Reverting to the murder, I have seen in the media no evidence of a wholehearted investigation into its cause or to find out who actually committed it.

Lord Ennals and Viscount Brentford, House of Lords, 3rd March 1994

==Arresting two suspects==
On July 5, 1994, two women were arrested by the state. While the Iranian state blamed the People's Mujahedin of Iran for Mehr's murder, United Nations Special Rapporteur on the question of religious intolerance Abdelfattah Amor made a visit to Iran in 1995 where he was able to speak freely in Evin prison with the women charged.
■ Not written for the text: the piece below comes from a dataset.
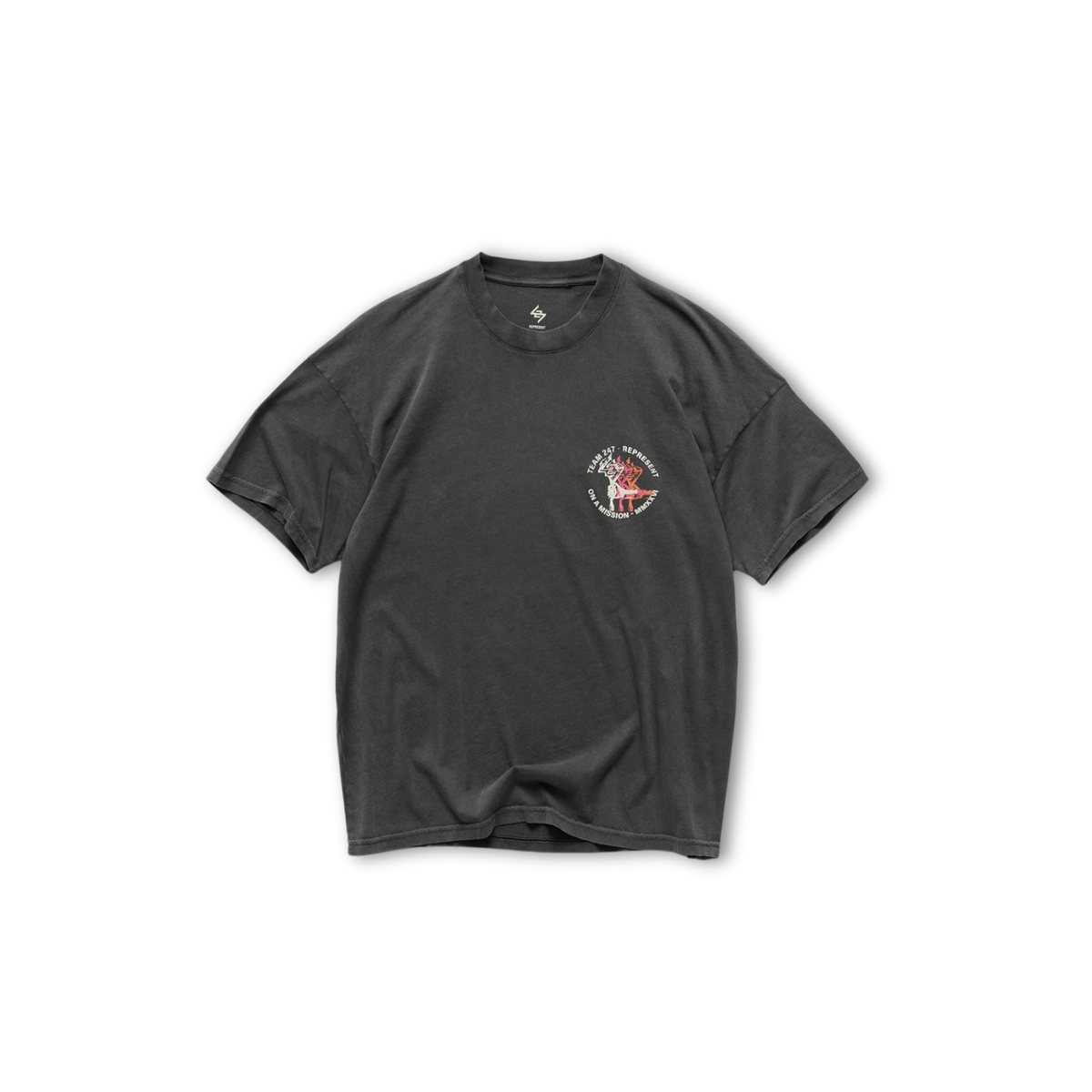 247 TORCH CROP TEE - Washed Black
Amor concluded in his UN report that the Iranian Government had apparently decided to execute Bishop Hovsepian Mehr and two other Evangelical Protestant leaders in order not only to discredit the Mujahedin organization by declaring it responsible for those crimes, but also, to decapitate the Protestant community.

==Legacy==
Takoosh and her four children (Rebekkah, Joseph, Gilbert, and Andre) eventually migrated to California, surrounded by a large diaspora of Armenians and Iranians, including family members and friends from Tehran. Takoosh and her children are frequently asked to speak at conferences, and their children are in different Christian ministries. Haik's brothers, who work as pastors, are also ministering outside Iran.